Sam - I must read Weber because he was probably right - we'll never get out of the cage. It's now weighted to being part of what we are collectively if not individually, something we see in our hopeless voting choices.
I was an engineer. Does one ever stop being one?
I worked in a small company , by a process of takeovers, mergers, whatever or little company became part of a much bigger international company.
Our little company was successful. We made stuff that worked reliably and we had customers in quite a few countries who bought our stuff.
We had clever engineers who could continuously improve our stuff and modify it to suit any customers needs.
Then the word came down from on high that we must produce Procedures compliant with ISO2001, or 3, or whatever.
Our Quality Assurance Engineers (They used to be called Inspectors) and the few Peter Principal engineers we had decided that this was their escalator to top management.
Soon, well after a year of so, we had a tome, a thick document, backed up on computer so that all could read and comply with the Word.
Regularly , people who had ascended a bit higher up the Peter Principal tree would come, at an appropriate price, to assess our suitability to have the ISO200X legend on our company letter heading. Every worker was instructed that when asked about what they would do under certain circumstances, were to reply, " I consult the Book. " (A bit like answering, " Ah, that would be an ecumenical matter. Thank you Father Jack.)
And that was it. Apart from some petty observation, just to prove due diligence, we were ISOwhatever compliant.
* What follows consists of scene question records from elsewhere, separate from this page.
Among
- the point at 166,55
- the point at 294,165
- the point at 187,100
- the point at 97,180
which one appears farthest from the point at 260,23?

Of course our wee sub-company went down the gurgler. We had the most perfect set of Procedures, but when everybody has ticked all the right boxes then nobody is to blame when the final product is a turkey.
Sigh regulate the country to death.
Doonhamer - an interesting story and I bet it's not unfamiliar elsewhere. Years ago we visited the Wedgwood pottery where in one area we watched a skilled chap painting a figurine. After a while we asked him if the work was enjoyable. "It was until ISO9000 (or whatever it was) came in," was the reply.
It wasn't too bad in laboratory work because we were never particularly large and the standards weren't too prescriptive as long as they were documented and we followed what we'd documented.
Tammly - and no obvious route out of it.